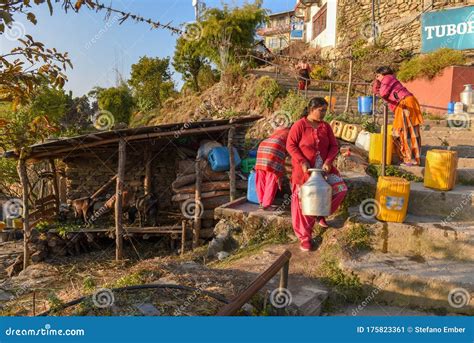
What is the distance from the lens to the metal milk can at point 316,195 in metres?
4.08

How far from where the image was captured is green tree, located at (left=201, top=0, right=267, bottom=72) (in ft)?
49.3

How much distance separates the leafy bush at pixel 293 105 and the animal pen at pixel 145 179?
1.67m

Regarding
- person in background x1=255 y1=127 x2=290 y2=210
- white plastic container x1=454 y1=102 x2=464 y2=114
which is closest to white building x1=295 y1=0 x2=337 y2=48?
white plastic container x1=454 y1=102 x2=464 y2=114

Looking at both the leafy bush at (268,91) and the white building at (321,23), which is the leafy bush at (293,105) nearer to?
the leafy bush at (268,91)

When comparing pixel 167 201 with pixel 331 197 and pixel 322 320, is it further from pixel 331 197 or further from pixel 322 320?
pixel 322 320

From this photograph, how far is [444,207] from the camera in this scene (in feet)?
15.5

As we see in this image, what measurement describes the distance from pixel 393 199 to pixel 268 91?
8938 mm

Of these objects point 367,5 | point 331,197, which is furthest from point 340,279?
point 367,5

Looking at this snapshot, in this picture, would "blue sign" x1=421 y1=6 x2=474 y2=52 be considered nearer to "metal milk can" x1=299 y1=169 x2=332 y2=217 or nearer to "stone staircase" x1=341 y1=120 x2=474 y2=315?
"stone staircase" x1=341 y1=120 x2=474 y2=315

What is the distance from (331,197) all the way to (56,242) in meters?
7.72

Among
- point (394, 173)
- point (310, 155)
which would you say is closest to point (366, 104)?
point (394, 173)

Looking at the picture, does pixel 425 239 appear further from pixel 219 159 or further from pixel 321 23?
pixel 321 23

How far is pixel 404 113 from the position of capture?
5.95 m

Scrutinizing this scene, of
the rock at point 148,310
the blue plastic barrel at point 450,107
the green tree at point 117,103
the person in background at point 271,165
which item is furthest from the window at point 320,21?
the rock at point 148,310
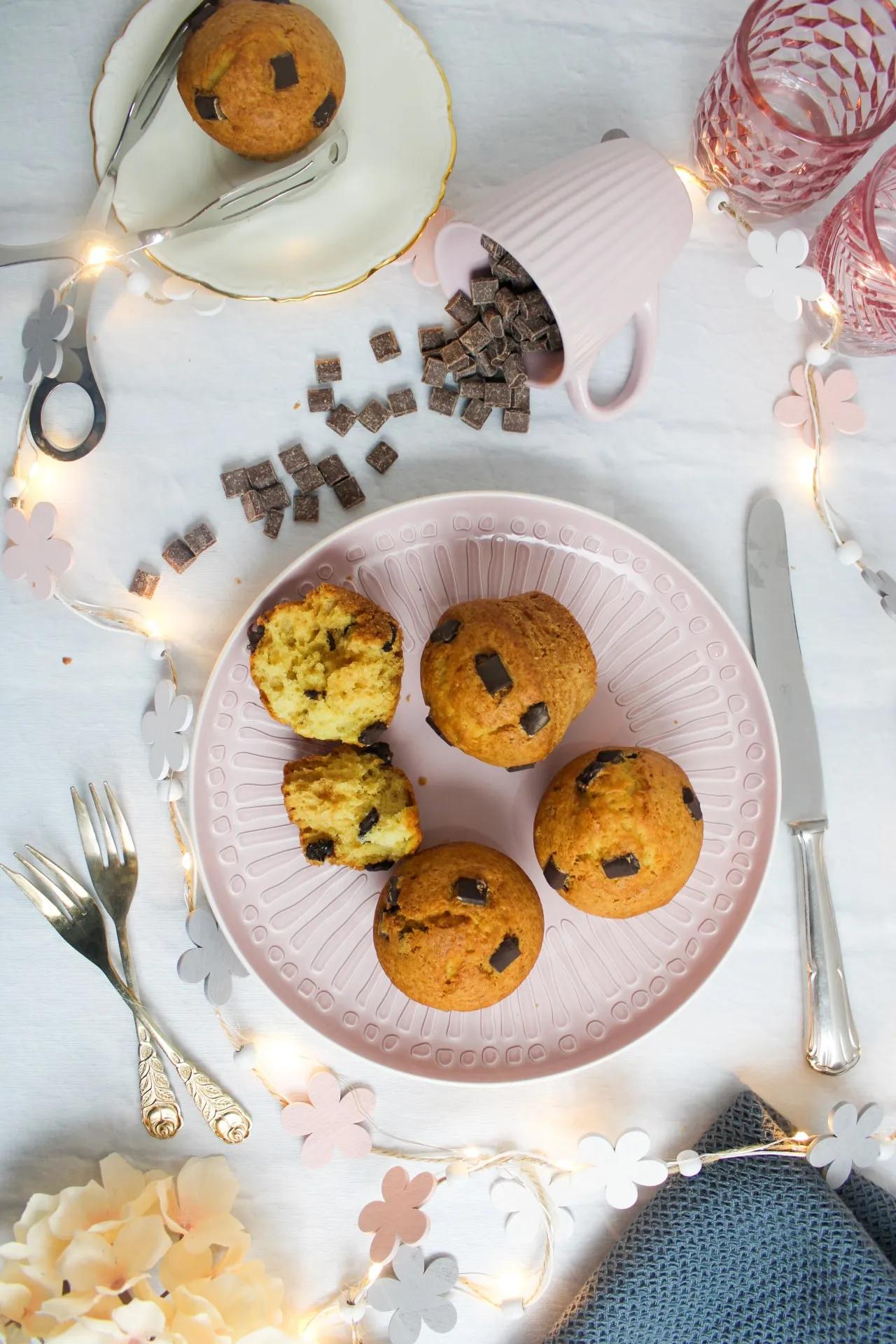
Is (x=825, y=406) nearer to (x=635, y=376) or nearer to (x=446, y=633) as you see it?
(x=635, y=376)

- - - -

| What needs to be done |
Turn the items, starting at the line containing "How far is pixel" and ending at the last line of the items, into a Markdown table with the columns Row and Line, one numbered row per line. Skip blank lines and leave the pictures out.

| Exercise response |
| Row | Line |
|---|---|
| 1 | How far is pixel 404 113 from the position of capture? |
| 2 | 5.95 m |
| 3 | Scrutinizing this scene, of |
| 4 | the rock at point 148,310 |
| 5 | the blue plastic barrel at point 450,107 |
| 6 | the green tree at point 117,103 |
| 7 | the person in background at point 271,165 |
| 8 | which item is furthest from the window at point 320,21? |
| 9 | the rock at point 148,310 |
| 10 | Is (x=825, y=406) nearer to (x=635, y=376) or nearer to (x=446, y=633) as you see it? |
| 11 | (x=635, y=376) |